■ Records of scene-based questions

───

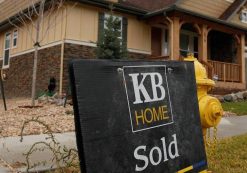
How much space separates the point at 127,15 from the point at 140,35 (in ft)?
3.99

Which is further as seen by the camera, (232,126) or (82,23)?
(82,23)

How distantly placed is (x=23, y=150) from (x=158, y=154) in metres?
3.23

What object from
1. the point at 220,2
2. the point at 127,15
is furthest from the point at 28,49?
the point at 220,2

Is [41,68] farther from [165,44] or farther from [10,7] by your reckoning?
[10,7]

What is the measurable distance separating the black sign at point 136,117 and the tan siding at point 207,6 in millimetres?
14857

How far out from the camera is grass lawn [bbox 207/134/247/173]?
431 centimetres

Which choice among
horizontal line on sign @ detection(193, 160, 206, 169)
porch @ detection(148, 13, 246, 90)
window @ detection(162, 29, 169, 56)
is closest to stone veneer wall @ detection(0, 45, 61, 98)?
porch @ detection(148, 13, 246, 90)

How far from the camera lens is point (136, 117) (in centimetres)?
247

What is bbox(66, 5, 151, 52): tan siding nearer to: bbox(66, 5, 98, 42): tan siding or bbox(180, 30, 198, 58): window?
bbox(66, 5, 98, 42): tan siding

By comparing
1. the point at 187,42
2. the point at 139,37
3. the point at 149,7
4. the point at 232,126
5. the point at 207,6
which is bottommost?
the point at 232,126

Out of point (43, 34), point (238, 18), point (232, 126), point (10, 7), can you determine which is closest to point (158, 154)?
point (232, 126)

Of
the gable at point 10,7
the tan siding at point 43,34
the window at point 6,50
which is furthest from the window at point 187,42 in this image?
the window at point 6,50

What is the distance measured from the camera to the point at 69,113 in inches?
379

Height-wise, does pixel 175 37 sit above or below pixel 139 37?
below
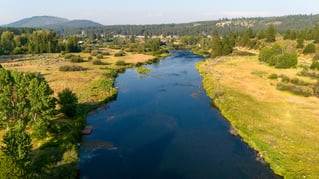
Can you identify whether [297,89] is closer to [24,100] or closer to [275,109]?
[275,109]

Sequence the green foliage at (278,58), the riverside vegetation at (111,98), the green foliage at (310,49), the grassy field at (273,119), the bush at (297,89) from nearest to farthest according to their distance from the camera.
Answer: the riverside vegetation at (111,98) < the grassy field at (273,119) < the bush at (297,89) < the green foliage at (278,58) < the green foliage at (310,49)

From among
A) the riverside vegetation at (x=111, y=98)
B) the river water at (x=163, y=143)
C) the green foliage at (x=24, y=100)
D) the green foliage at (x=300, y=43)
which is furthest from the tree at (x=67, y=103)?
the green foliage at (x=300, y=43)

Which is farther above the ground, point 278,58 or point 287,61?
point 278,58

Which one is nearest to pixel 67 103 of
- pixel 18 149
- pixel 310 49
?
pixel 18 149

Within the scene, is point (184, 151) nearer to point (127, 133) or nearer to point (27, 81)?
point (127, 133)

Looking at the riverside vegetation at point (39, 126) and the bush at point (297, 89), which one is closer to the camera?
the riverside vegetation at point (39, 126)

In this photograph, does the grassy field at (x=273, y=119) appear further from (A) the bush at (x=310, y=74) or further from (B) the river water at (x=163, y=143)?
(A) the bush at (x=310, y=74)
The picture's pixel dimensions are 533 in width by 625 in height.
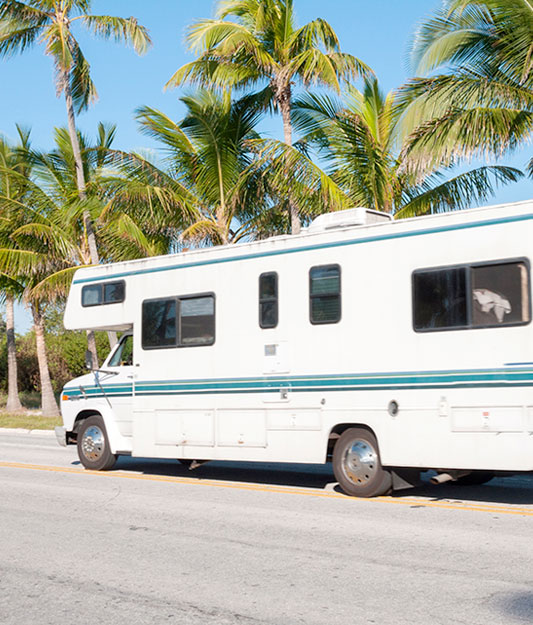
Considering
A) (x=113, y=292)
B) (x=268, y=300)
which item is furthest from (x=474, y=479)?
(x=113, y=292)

───

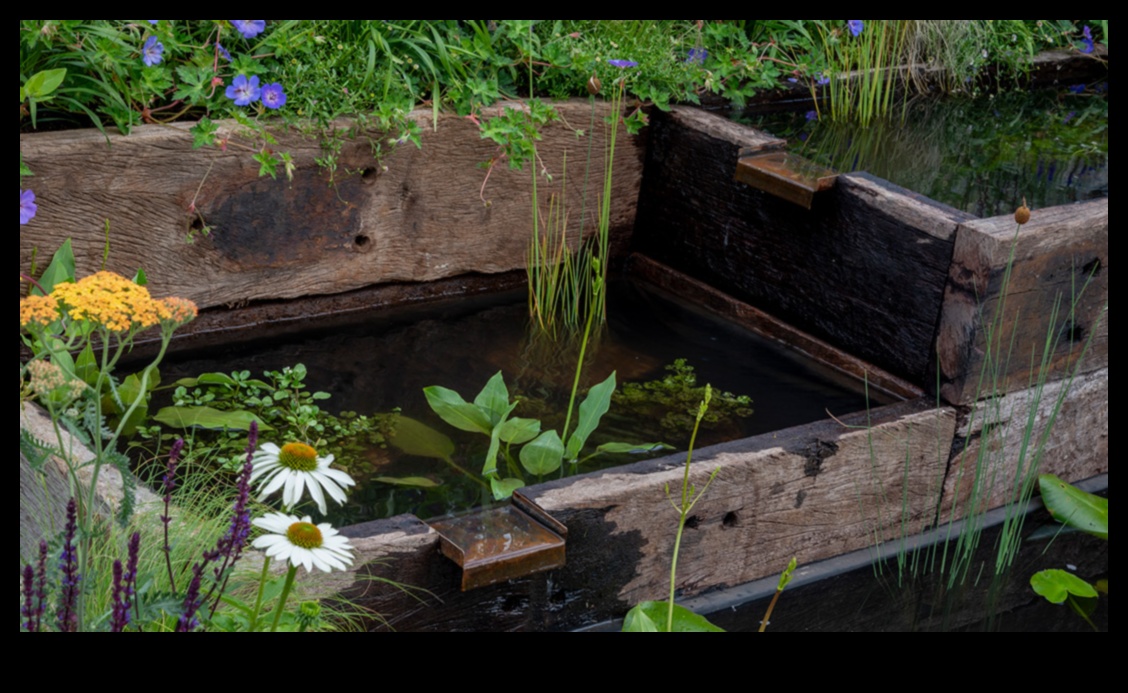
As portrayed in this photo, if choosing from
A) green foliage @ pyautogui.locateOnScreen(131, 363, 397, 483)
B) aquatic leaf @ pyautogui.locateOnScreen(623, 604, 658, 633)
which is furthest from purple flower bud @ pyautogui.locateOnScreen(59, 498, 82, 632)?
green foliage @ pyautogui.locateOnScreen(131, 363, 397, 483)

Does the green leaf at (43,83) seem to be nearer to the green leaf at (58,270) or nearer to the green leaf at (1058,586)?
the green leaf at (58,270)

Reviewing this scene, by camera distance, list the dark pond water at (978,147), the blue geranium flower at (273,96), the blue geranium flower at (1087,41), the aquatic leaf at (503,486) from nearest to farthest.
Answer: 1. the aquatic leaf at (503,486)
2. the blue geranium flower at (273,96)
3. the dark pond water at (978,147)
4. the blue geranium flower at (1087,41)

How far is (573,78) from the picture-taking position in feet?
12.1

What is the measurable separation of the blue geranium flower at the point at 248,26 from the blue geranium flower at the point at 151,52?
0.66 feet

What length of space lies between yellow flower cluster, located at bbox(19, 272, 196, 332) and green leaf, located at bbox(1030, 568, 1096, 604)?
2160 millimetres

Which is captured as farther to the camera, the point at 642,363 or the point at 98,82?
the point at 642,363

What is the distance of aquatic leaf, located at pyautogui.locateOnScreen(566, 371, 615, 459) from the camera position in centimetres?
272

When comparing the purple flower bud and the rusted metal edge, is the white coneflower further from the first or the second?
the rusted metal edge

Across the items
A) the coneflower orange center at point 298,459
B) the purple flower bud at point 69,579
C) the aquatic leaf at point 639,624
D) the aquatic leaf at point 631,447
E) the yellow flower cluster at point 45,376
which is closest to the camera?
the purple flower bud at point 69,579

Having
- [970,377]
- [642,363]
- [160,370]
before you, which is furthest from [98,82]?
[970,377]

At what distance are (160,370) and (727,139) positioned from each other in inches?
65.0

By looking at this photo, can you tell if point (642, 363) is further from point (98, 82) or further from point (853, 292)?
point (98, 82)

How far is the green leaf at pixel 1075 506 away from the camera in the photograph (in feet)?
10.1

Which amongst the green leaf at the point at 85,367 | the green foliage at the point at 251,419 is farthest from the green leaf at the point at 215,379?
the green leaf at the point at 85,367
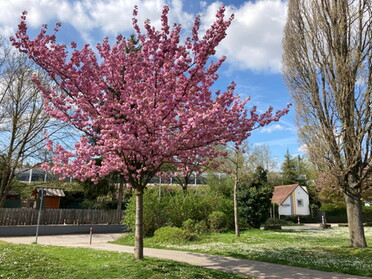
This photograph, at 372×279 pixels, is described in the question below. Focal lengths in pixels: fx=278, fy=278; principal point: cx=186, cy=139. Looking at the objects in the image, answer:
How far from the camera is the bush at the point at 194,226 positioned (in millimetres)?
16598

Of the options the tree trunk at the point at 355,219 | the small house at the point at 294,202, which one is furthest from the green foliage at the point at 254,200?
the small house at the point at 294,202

───

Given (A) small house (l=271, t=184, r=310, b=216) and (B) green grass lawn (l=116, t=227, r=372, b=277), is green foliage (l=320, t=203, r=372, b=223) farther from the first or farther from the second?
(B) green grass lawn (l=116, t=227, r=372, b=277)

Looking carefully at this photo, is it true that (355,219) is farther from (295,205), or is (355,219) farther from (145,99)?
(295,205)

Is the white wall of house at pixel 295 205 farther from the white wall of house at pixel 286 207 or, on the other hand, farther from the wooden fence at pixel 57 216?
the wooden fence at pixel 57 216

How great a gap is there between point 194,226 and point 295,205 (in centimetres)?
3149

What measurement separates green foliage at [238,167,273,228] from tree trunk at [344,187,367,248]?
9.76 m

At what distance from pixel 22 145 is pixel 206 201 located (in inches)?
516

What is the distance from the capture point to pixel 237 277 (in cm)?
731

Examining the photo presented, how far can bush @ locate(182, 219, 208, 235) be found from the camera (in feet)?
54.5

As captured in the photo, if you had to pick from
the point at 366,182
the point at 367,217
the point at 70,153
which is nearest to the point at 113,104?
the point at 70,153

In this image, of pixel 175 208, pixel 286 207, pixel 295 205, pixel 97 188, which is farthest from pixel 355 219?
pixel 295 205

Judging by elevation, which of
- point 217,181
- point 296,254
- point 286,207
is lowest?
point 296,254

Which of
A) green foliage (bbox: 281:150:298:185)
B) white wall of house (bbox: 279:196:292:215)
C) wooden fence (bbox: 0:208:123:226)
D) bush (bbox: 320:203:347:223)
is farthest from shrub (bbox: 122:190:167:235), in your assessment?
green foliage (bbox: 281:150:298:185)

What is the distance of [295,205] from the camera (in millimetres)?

───

■ EXERCISE TASK
Gather every line in the listing above that contains the string "comparing". The match is case-sensitive.

■ EXERCISE ANSWER
By comparing
When comparing the purple flower bud and the rusted metal edge, is the white coneflower further from the first or the second?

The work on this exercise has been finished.